MLNet: a multi-level multimodal named entity recognition architecture

Hanming Zhai; Xiaojun Lv; Zhiwen Hou; Xin Tong; Fanliang Bu

doi:10.3389/fnbot.2023.1181143

MLNet: a multi-level multimodal named entity recognition architecture

Front Neurorobot. 2023 Jun 20:17:1181143. doi: 10.3389/fnbot.2023.1181143. eCollection 2023.

Authors

Hanming Zhai¹, Xiaojun Lv², Zhiwen Hou¹, Xin Tong¹, Fanliang Bu¹

Affiliations

¹ School of Information Network Security, People's Public Security University of China, Beijing, China.
² Institute of Computing Technology, China Academy of Railway Sciences Corporation Limited, Beijing, China.

Abstract

In the field of human-computer interaction, accurate identification of talking objects can help robots to accomplish subsequent tasks such as decision-making or recommendation; therefore, object determination is of great interest as a pre-requisite task. Whether it is named entity recognition (NER) in natural language processing (NLP) work or object detection (OD) task in the computer vision (CV) field, the essence is to achieve object recognition. Currently, multimodal approaches are widely used in basic image recognition and natural language processing tasks. This multimodal architecture can perform entity recognition tasks more accurately, but when faced with short texts and images containing more noise, we find that there is still room for optimization in the image-text-based multimodal named entity recognition (MNER) architecture. In this study, we propose a new multi-level multimodal named entity recognition architecture, which is a network capable of extracting useful visual information for boosting semantic understanding and subsequently improving entity identification efficacy. Specifically, we first performed image and text encoding separately and then built a symmetric neural network architecture based on Transformer for multimodal feature fusion. We utilized a gating mechanism to filter visual information that is significantly related to the textual content, in order to enhance text understanding and achieve semantic disambiguation. Furthermore, we incorporated character-level vector encoding to reduce text noise. Finally, we employed Conditional Random Fields for label classification task. Experiments on the Twitter dataset show that our model works to increase the accuracy of the MNER task.
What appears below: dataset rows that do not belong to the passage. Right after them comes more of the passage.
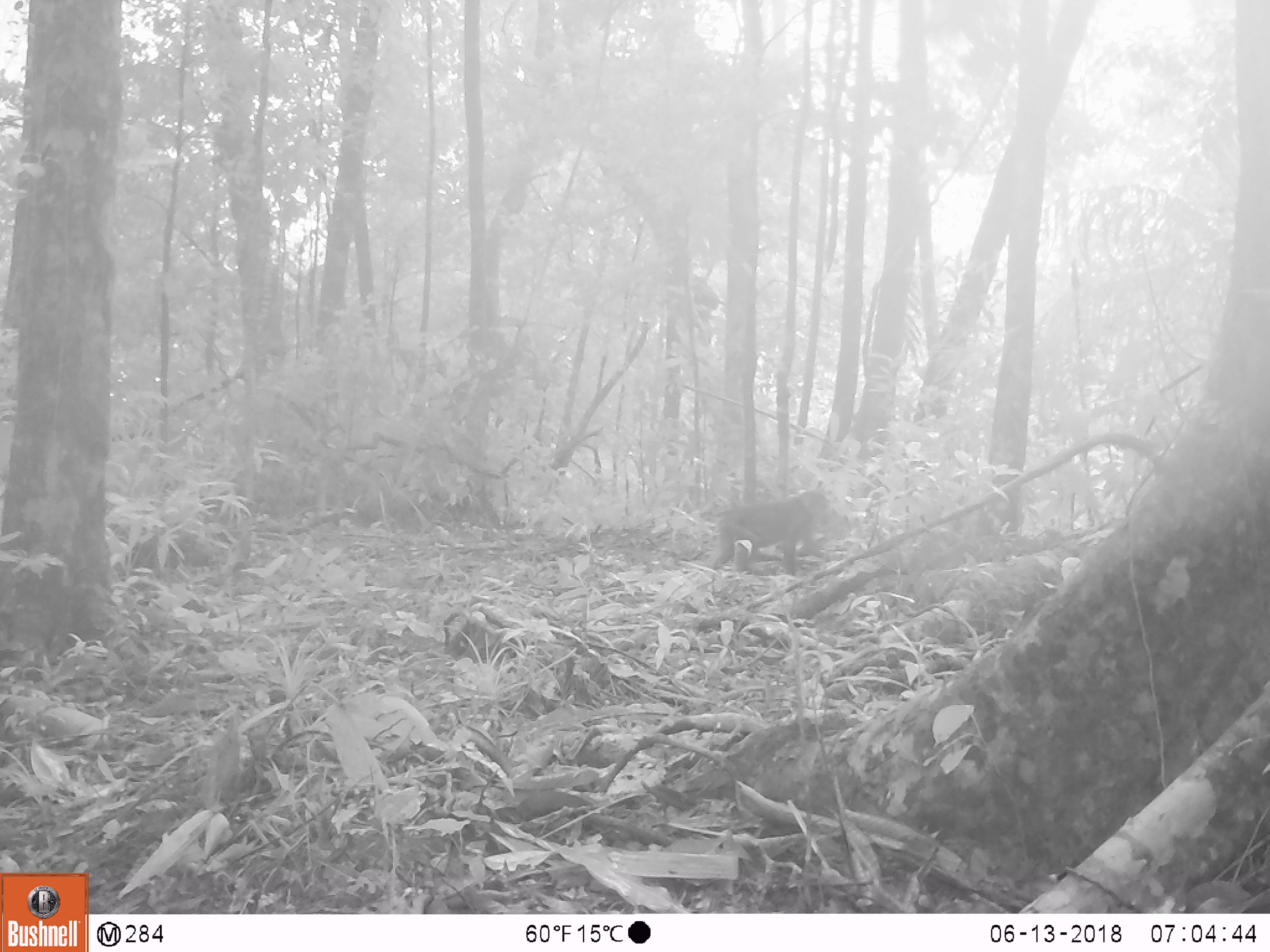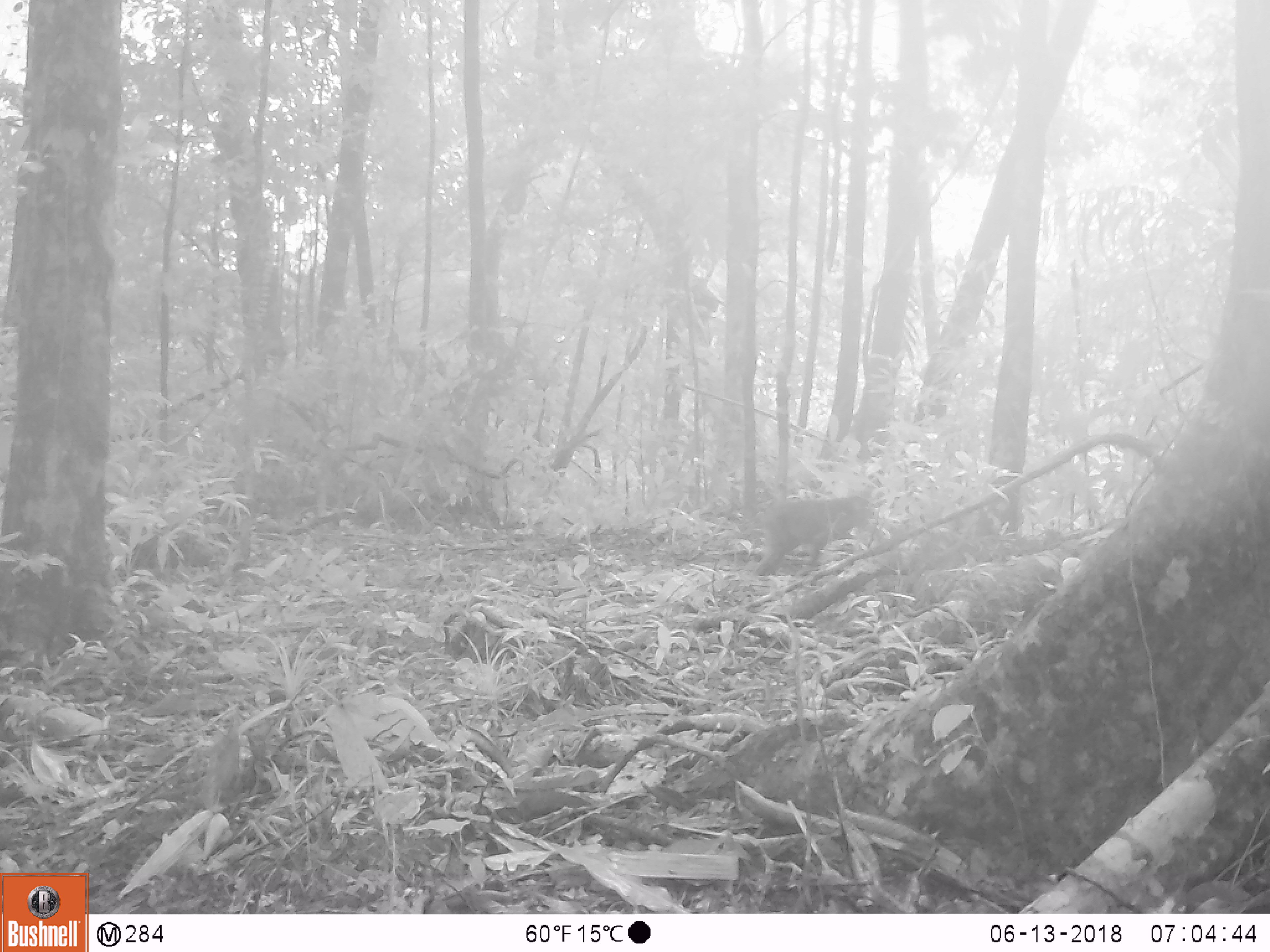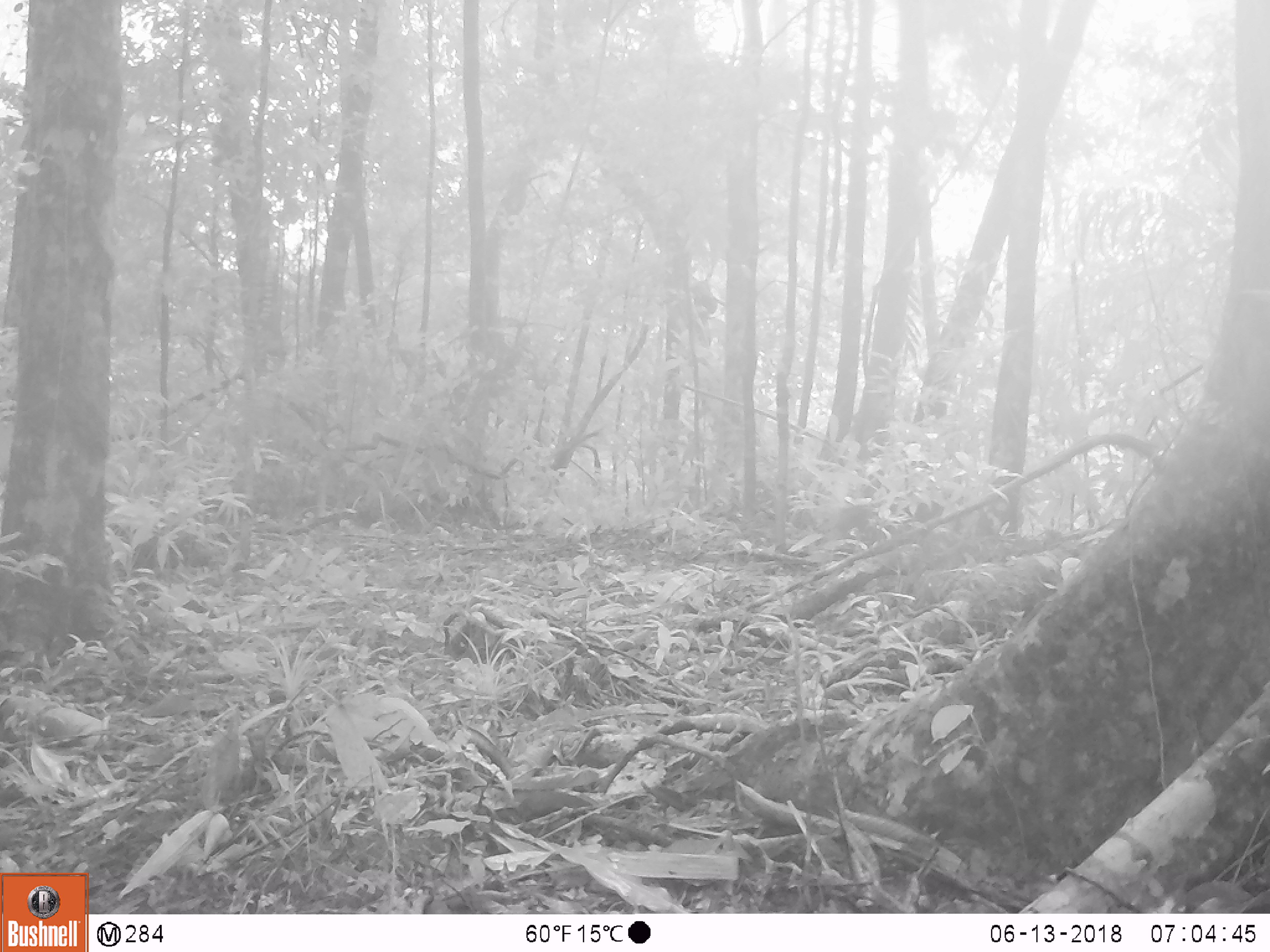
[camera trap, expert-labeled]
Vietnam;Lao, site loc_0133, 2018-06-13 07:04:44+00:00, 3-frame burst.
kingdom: Animalia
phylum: Chordata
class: Mammalia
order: Primates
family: Cercopithecidae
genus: Macaca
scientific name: Macaca arctoides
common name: stump-tailed macaque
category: stump tailed macaque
Stump tailed macaque (stump-tailed macaque) (Macaca arctoides). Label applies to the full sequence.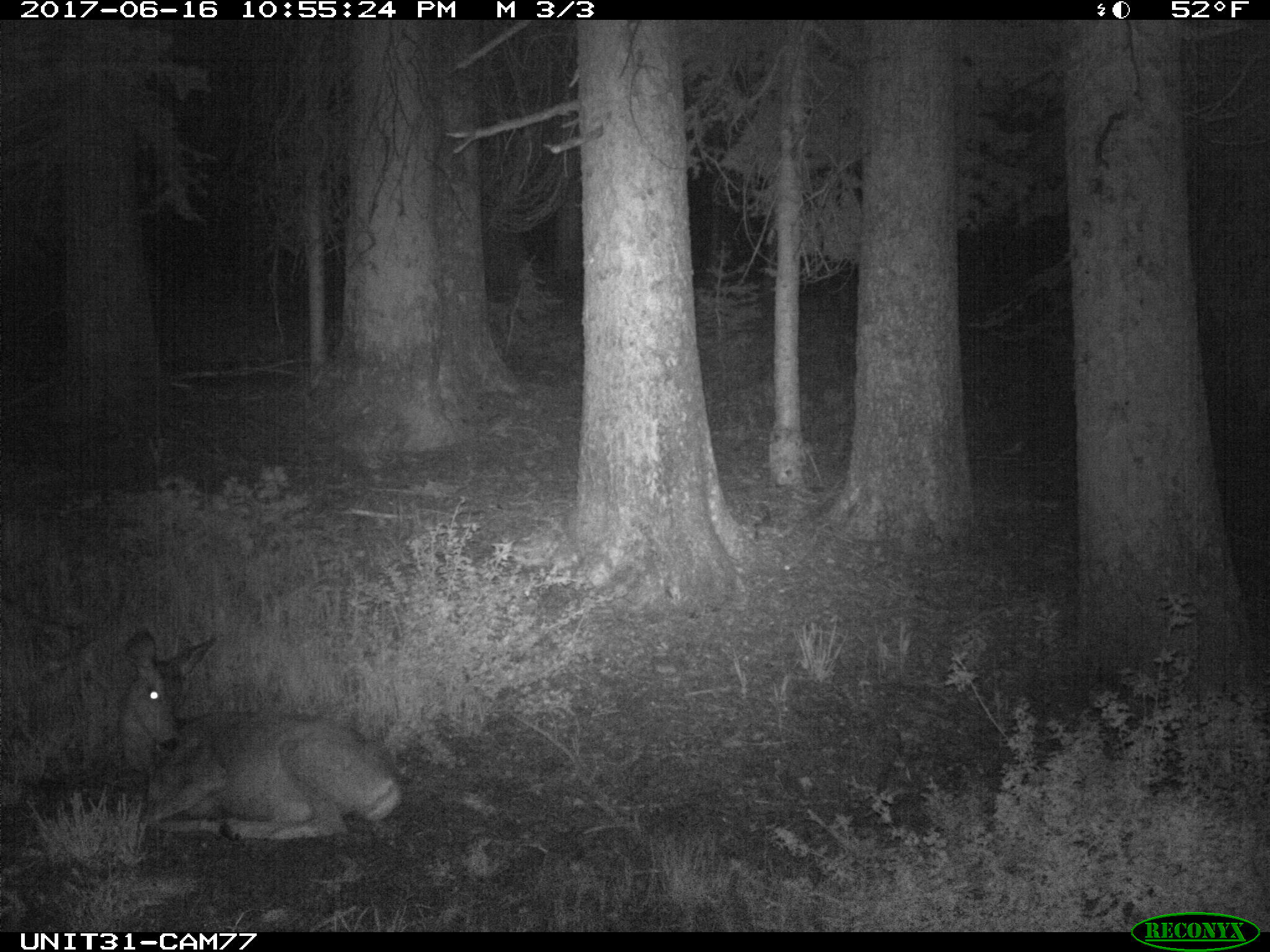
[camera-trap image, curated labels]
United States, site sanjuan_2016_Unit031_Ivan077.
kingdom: Animalia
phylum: Chordata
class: Mammalia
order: Artiodactyla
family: Cervidae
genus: Odocoileus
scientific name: Odocoileus hemionus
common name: mule deer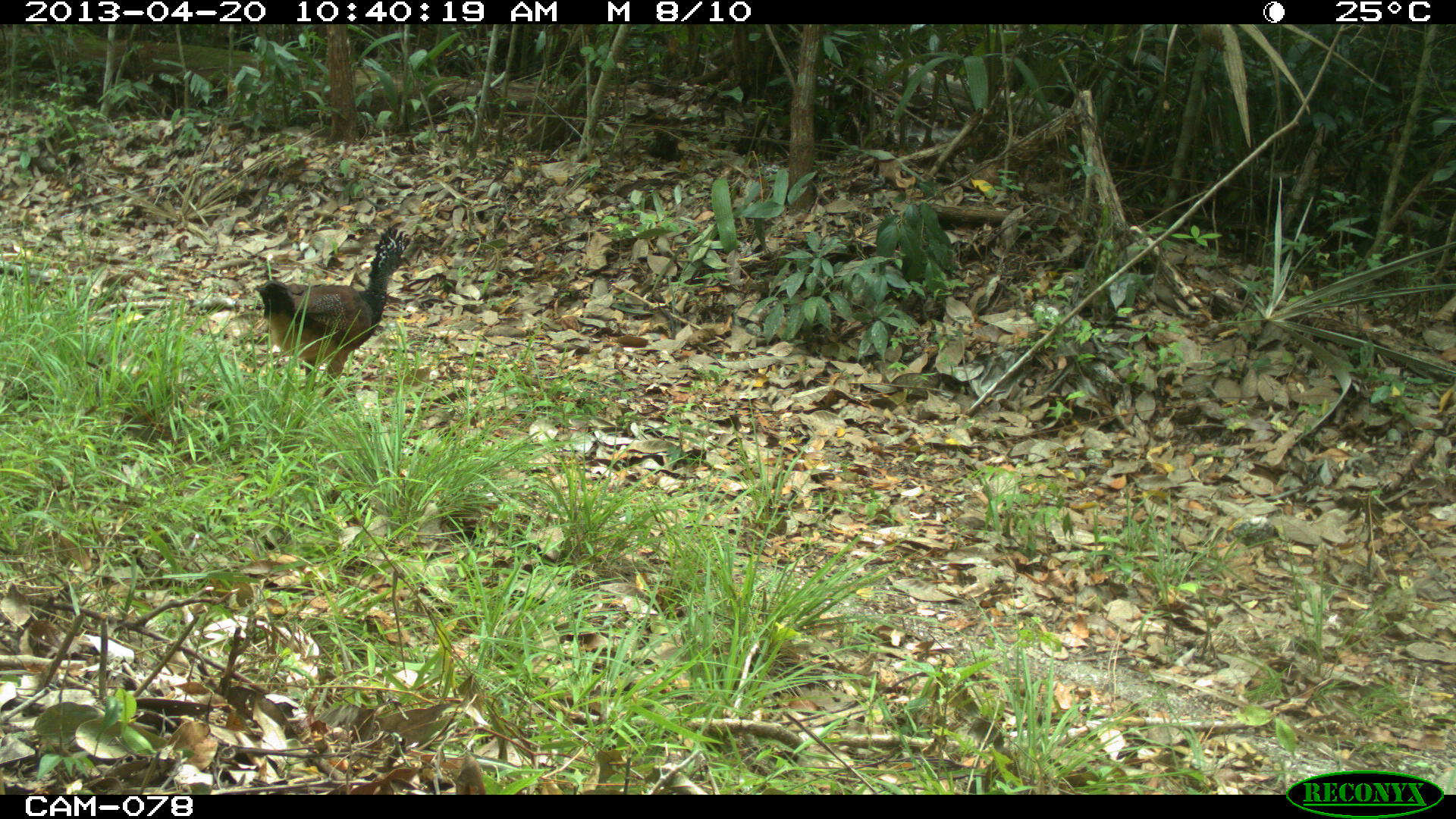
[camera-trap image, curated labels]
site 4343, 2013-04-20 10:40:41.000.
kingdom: Animalia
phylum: Chordata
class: Aves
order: Galliformes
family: Cracidae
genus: Crax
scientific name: Crax rubra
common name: great curassow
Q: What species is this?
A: Crax rubra (great curassow).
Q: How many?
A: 2.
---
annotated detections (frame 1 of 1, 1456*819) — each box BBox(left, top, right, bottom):
crax rubra: BBox(253, 227, 407, 397)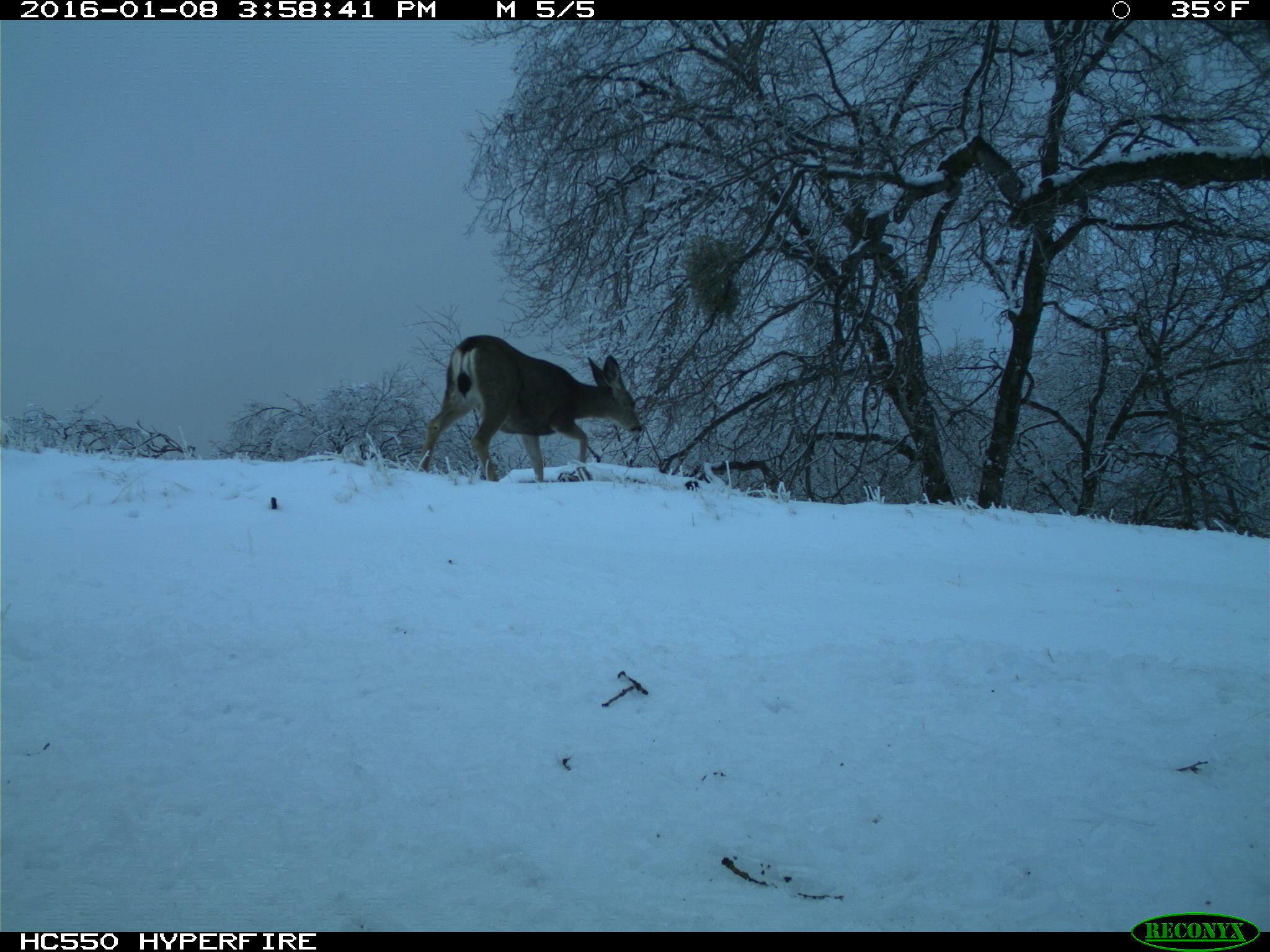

Keywords: cross task; multi-head attention; multimodal named entity recognition; pre-training; short text.

Grants and funding

This study was supported by the National Natural Science Foundation of China-China State Railway Group Co., Ltd. Railway Basic Research Joint Fund (Grant No. U2268217) and the Scientific Funding for China Academy of Railway Sciences Corporation Limited (No. 2021YJ183). The funder was not involved in the study design, collection, analysis, interpretation of data, the writing of this article or the decision to submit it for publication.